İnsanoğlu için tarih boyunca bazı yerler, dünyanın geri kalanına tercih edilmiştir. Bu yerler mukaddes (kutsal) yerlerdir. Bu yerlere kutsiyetini yükleyen de hiç kuşkusuz inançlardır. Hicaz Müslümanlar için, Vatikan Hıristiyanlar için kutsaldır. Ne var ki Beytü’l-Makdis, Daru’s-Salem, Yeruşalim gibi isimlerle de anılan Kudüs hem İslamiyet Hem Hıristiyanlık ve hem de Musevilik için kutsal ve muhterem bir mekandır.
Rahmet Peygamberi Hazreti Muhammed; “(İbâdet için) şu üç mescidden başkasına yolculuk edilmez: Mescidu ‘l-Harem, Mescidu’r-Rasûl ve Mescidu’l-Aksâ.” buyurmuştur. Allah Resulünün bu hadisi ile bu üç belde İslam’da kutsal ilan edilmiş ve bunların dışında kutsiyeti olan başka bir dördüncü yerden, mescidden söz edilmemiştir. Müslümanlar için Kudüs’ün önemi tarihsel sürecinden çok, Yüce Allah’ın iradesi iledir. Yüce Allah, Peygamber Efendimizi Miraca, Mescidi Haram’dan değil, Mescidi Aksâ’dan yükseltmiştir. Böylece Rabbimiz, Peygamber Efendimizi her iki kıblenin Peygamberi; doğunun ve batının önderi, önceki tüm Peygamberlerin varisi ve tüm insanlığın lideri yapmıştır. Müslümanlar için Kudüs’ün vazgeçilmezliği buradan kaynaklanmaktadır.

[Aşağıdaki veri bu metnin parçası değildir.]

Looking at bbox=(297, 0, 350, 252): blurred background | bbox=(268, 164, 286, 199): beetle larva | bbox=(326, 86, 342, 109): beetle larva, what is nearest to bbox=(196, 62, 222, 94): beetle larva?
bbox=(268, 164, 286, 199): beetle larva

Tarih boyunca uğruna pek çok savaş ve sefer yapılan Kudüs, daima Müslümanların şefkatine, Haçlıların gazabına uğramıştır. Hazreti Ömer, Kudüs’ün anahtarını Patrik Sophronios’tan bizzat teslim aldıktan sonra, burada yaşayan gayrimüslimlere tam bir din hürriyeti ve güven içinde yaşayacaklarına dair yazılı bir eman vermiştir.
Selahaddin Eyyubi 1187 yılında Kudüs’ü kuşattığında, bu mübarek beldeyi savaşın yıkımından korumak için büyük çaba sarf etmiştir.
Osmanlı döneminde Kudüs, büyük bir itibar ve şerefle mamur edilmiştir. Kudüs’e, “Kuds-ü Şerif” diyen Osmanlılar, buraya her zaman özel bir ihtiram ve ihtimam göstermişlerdir. Osmanlı’nın bütün Sancak, eyalet ve kazalarında kitabelere “Lâ ilâhe illallah, Muhammedun Resûlullah” ifadesi yazdırılırken; Kanuni tarafından Kudüs’ün Yafa kapısı üzerine “Lâ ilâhe illallah, İbrahim Halîlullah” yazdırılmış ve büyük bir hoşgörü örneği olarak Müslümanlar, Hıristiyanlar ve Yahudiler tarafından Peygamber kabul edilen Hazreti İbrahim (A.S) öne çıkarılmıştır.
Gelinen noktada ABD Başkanı Trump akıldışı bir kararla Kudüs’ü İsrail’in başkenti olarak tanıyarak dün Haçlıların yaptığı gibi bugün de kaosun kapılarını aralamıştır.
Bütün olan bitene rağmen Müslüman ülkeler ve onların liderlerinden bir iki cılız ifade dışında dişe dokunur bir açıklama gelmemiştir.
Papa bile Kudüs’ün mevcut statükosunun değişmemesi gerektiğini vurgularken Katar’a aslan kesilen Arap liderler dahi Türkiye’de ki bir sanatçı kadar dik bir duruş sergileyememiştir.
Ümmetin çilesini tek başına üstlenmiş olan Sayın Cumhurbaşkanımız “Kudüs’ün statüsü konusunda atılacak yanlış bir adım, tüm İslam âleminde infiale sebep olacaktır” açıklamasıyla İslam’ın mahremi, namusu Kudüs’te olabileceklere işaret etmiştir.
Sonuç olarak, Sayın Cumhurbaşkanımızın da ifade ettiği gibi, Trump’ın kararı son derece yanlış ve tehlikeli bir karardır. Bizler ümmet olarak bu yanlış kararın sonuna kadar karşısında olacağız. İnanıyorum ki bu karar inananları tek yürek olarak birleştirecek ve neticesinde ne İsrail bu kararı uygulamaya geçirebilecek ne de ABD bu kararın arkasında durabilecektir. Unutulmamalıdır ki inananların kalbi ilk kıblesi olan Kudüs’te atmaktadır.